Billy was standing before him, suddenly.
“That’s what Marci said when he took her, ‘Don’t hurt me, please,’” he said. “She said it over and over again. While he dragged her here. While he choked her to death.”
Alan held the knife tighter.
“He said it over and over again as he cut her up and buried her. He laughed.”
Danny suddenly bucked hard, almost throwing him, and before he had time to think, Alan had slashed down with the knife, aiming for the face, the throat, the lung. The tip landed in the middle of his bony chest and skated over each rib, going tink, tink, tink through the handle, like a xylophone. It scored along the emaciated and distended belly, then sank in just to one side of the smooth patch where a real person—where Marci—would have a navel.
Davey howled and twisted free of the seeking edge, skipping back three steps while holding in the loop of gut that was trailing free of the incision.
“She said, ‘Don’t hurt me.’ She said, ‘Please.’ Over and over. He said it, too, and he laughed at her.” Benny chanted it at him, standing just behind him, and the sound of his voice filled Alan’s ears.
Suddenly Davey reeled back as a stone rebounded off of his shoulder.

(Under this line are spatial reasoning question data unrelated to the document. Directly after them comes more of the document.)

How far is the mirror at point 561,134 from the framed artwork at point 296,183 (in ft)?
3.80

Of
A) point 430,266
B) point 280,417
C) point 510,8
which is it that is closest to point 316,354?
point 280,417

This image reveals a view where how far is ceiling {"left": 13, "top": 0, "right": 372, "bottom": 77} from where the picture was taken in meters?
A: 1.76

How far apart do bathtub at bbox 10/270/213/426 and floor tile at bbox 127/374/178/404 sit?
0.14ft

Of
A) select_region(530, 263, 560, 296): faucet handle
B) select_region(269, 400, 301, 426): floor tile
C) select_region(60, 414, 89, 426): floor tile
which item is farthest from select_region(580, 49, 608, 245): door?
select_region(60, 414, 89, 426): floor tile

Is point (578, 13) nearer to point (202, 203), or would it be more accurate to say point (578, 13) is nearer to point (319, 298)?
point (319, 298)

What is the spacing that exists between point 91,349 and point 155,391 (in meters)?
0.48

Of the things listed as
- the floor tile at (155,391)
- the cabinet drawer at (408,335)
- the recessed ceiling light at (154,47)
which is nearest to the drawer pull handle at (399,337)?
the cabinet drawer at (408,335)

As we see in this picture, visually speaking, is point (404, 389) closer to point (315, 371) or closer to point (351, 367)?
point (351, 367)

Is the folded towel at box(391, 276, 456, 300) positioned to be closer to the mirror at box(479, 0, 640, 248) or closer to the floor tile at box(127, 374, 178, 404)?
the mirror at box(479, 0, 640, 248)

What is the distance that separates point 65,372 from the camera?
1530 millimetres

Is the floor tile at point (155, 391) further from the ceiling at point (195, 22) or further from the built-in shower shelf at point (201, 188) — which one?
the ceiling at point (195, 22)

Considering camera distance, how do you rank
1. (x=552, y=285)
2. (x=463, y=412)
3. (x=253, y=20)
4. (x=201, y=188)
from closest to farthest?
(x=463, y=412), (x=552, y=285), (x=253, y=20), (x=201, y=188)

They both looked in the direction it had come from, and saw George, with the tail of his shirt aproned before him, filled with small, jagged stones from the edge of the hot spring in their father’s depths. They took turns throwing those stones, skimming them over the water, and Ed and Fred and George had a vicious arm.
Davey turned and snarled and started upslope toward George, and a stone took him in the back of the neck, thrown by Freddie, who had sought cover behind a thick pine that couldn’t disguise the red of his windbreaker, red as the inside of his lip, which pouted out as he considered his next toss.
He was downslope, and so Drew was able to bridge the distance between them very quickly—he was almost upon Felix when a third stone, bigger and faster than the others, took him in the back of the head with terrible speed, making a sound like a hammer missing the nail and hitting solid wood instead.